We’re particularly proud of how we’ve continued to provide breakfasts to children throughout the pandemic, including during all school holidays. During COVID-19 school closures, we adapted quickly and began delivering breakfast packs to schools and directly to children’s homes reaching 24,000 children. We know COVID-19 has impacted the communities we work with; 48% of our partner schools surveyed reported that child hunger has increased at their school as a result of the pandemic. So we’re pleased to be able to continue delivering breakfast food through the Christmas holidays – hunger does not take a break for the holidays!

  • What can other network members learn from you or find out more about through you?

Our bread and butter is supporting schools to set up barrier free, stigma free, hunger focused school breakfast provisions. We have an amazing team of School Partners with years of experience of supporting and challenging  schools to address classroom hunger.

We’re also happy to share more information about our campaigning strategy and tactics. We’re currently focusing on embedding youth led campaigning into our work.

  • What would most help you achieve your goals? 

Magic Breakfast is campaigning for school breakfast legislation – which would guarantee schools the funding they need to provide breakfasts to children at risk of hunger. In February, the School Breakfast Bill will have its second reading in Parliament.

We will be launching a supporter action that enables members of the public to write to their local MP about the Bill. We would be so grateful in 4in10 members could share this action through their networks and help promote the action on social media.

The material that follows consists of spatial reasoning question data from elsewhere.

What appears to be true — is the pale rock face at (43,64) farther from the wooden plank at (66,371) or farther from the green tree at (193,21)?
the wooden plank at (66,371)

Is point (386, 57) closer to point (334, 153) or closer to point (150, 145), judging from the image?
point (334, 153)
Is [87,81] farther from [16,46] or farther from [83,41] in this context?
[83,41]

If your organisation wants to be more involved in supporting the School Breakfast Bill then we’d love to hear from you, please drop Jake an email at jake.atkinson@magicbreakfast.com.

  • Why did you join 4in10? What do you enjoy about being part of the 4in10 network? 

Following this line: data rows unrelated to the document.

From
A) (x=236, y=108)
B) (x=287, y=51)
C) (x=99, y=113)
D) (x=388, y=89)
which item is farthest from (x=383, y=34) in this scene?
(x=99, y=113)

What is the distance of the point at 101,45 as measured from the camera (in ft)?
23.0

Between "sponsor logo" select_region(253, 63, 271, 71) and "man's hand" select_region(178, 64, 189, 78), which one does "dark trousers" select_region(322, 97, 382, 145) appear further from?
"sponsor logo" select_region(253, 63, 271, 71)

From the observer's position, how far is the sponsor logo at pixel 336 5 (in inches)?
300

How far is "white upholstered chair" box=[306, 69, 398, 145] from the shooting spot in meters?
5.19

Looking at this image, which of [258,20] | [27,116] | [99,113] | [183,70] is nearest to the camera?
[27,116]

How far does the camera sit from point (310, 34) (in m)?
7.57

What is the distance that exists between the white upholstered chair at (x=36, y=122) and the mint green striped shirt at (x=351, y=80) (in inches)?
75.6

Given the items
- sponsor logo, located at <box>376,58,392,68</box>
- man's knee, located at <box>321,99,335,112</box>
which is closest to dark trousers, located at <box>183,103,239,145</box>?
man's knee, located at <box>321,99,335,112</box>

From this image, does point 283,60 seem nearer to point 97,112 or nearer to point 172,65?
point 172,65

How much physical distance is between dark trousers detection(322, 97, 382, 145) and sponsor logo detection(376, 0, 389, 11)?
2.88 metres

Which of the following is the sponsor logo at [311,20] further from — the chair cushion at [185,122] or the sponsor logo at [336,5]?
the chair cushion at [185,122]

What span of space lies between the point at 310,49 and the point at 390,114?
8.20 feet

4in10 is a fantastic network that allows for organisations working across London to share knowledge and best practice to campaign more effectively against poverty. Many organisations and individuals in this network proudly supported the School Breakfast Bill in October and we cannot thank you enough for lending your support to help end child morning hunger. We look forward to working with the network in the New Year to continue our shared fight to end child poverty.